Records from a set of spatial questions:

—————

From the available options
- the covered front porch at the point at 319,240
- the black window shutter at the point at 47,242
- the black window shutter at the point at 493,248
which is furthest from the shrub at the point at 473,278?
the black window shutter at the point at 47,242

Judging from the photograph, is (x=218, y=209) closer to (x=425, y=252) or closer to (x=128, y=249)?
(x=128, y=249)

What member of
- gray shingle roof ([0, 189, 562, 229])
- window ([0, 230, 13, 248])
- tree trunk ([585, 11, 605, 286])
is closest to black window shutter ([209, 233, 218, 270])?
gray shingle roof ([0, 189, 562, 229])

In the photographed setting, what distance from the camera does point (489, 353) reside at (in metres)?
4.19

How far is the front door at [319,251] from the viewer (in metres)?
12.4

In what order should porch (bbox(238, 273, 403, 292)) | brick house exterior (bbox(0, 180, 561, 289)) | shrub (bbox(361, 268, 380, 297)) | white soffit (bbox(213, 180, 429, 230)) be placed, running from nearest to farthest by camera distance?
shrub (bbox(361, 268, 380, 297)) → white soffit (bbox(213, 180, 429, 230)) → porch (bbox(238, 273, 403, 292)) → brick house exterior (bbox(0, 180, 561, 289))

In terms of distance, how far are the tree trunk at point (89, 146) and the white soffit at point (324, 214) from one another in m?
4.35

—————

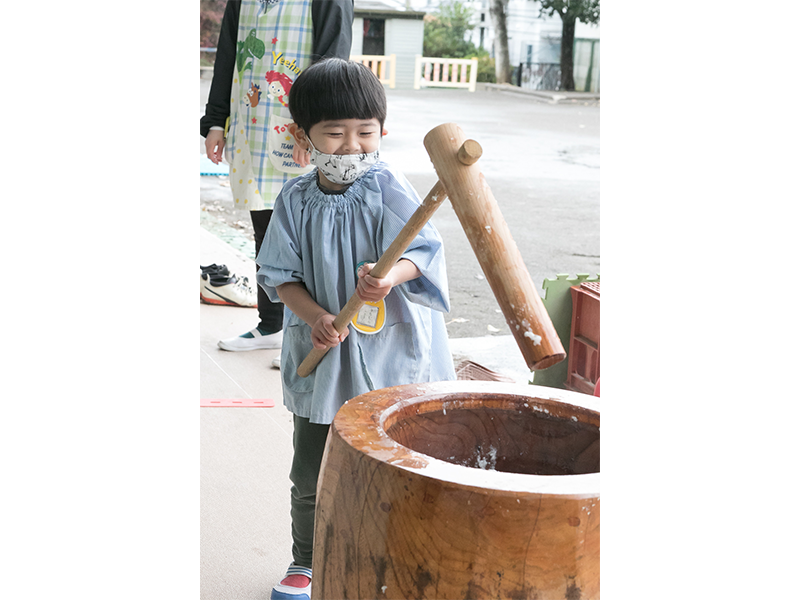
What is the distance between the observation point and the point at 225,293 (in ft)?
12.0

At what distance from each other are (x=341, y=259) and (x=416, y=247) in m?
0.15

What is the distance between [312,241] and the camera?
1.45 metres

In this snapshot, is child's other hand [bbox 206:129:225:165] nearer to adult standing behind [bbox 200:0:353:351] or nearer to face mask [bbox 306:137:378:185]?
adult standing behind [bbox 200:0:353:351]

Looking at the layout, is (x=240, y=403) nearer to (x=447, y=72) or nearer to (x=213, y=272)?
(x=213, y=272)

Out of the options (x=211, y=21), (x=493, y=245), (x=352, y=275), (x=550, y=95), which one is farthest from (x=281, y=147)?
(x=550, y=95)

—————

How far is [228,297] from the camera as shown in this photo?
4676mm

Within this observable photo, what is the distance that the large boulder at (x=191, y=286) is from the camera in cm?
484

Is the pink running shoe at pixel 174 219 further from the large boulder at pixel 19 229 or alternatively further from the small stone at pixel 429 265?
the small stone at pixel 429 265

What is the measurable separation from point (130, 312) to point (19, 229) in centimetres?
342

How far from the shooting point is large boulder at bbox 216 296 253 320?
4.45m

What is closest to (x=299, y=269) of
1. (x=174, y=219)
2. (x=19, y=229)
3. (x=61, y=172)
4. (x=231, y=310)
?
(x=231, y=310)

—————

**Aim:** Return every line of the records above that contains the string "adult", treating uppercase and lowercase letters as distinct.

**Output of the task:**
In this snapshot, is child's other hand [bbox 206:129:225:165] nearer to adult standing behind [bbox 200:0:353:351] or nearer to face mask [bbox 306:137:378:185]?
adult standing behind [bbox 200:0:353:351]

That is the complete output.